Unlike the situation in most randomized controlled trials, the patients included in this study were heterogeneous: 10.1% had previous organ transplantation, 8.1% were positive for liver autoantibodies (classified as overlap syndrome), 19.6% were positive for HBV or HIV serology, 39.9% were non-responders to previous interferon-based therapy and 6.1% had renal impairment. These factors are known to affect the natural history of chronic HCV infection. However, this sample of patients represents what we usually face in real life. If we exclude cases with all the above co-morbidities, our results will only be applicable to patients with isolated HCV infection. As shown in Table 3, sustained responders and relapsers after ETVR were similar regarding transplantation status, BMI, autoantibody status, renal function and HBV or HIV status.

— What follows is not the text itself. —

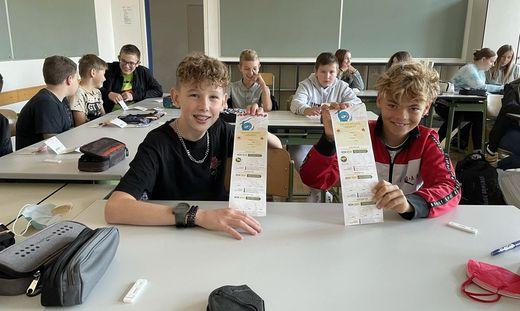 Matthias und Elias aus der 3a der Mittelschule 2 Leibnitz bekamen gestern ihr erstes Pickerl im neuen Ninja-Pass
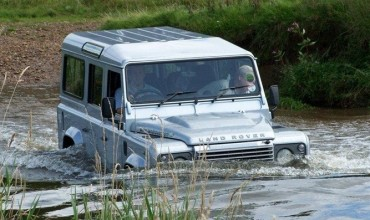 landrover water swandown honiton mud water fun drive holiday lodge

The potential limitations of the current study include the fact that post-treatment biopsy was not done as our main objective was to assess pre-treatment predictors of SVR. There is a solid evidence that SVR is associated with improved outcomes,⁵⁵ stabilization, and/or regression in hepatic fibrosis stage in response to treatment, especially if it associated with viral clearance.^56–58 In addition, assessing the impact of therapy on liver histopathology was beyond the scope of this study. Due to the retrospective nature of the present study, baseline liver biopsy was performed in the majority, but not all cases. Obviously, a better assessment of the predictive role of these two parameters can be done if they were performed in all patients. However, the similarity of the SVR achieved in the present study to what has already been reported by others makes it less likely to substantially affect the results. Another limitation is that patients were followed up for 24 weeks after completion of therapy and thus longer term clinical outcomes could not be determined. Indeed, it has been reported that late relapse may occur after 4 years of completion of interferon therapy.⁵⁹ However, by definition SVR is the persistence of the ETVR for 24 weeks, which was assessed in this study. In addition, early viral kinetics at week 4, which is called rapid virological response (RVR) was not assessed in this study. Indeed, a recently published work from Egypt showed that the duration of combination therapy with PEG-INF alfa-2b and RBV can be shorter treatment for patients who have attained RVR or EVR.⁶⁰ However, the concept of RVR was not entertained at the beginning of our study. This needs to be confirmed in another prospective trial. We have recently published a study involving 335 patients with HCV infection of all genotypes.⁶¹ It showed that the response of genotype 4 patients to combination therapy is more or less similar to genotype 1. Both showed a worse response compared to those infected with genotypes 2 or 3.

In conclusion, combination therapy with PEG-INF alfa-2a and RBV, if tolerated and completed, is effective in treating chronic HCV-4 patients especially if they are younger than 40 years of age, have no previous interferon therapy and have lower pre-treatment AST levels. Attempts to improve adherence to therapy and the early detection together with treatment of complications are needed to achieve better response to therapy. Further studies addressing other potential predictors of SVR in chronic HCV-4 patients such as the IP10, insulin resistance, HCV-4 subtype heterogeneity are warranted.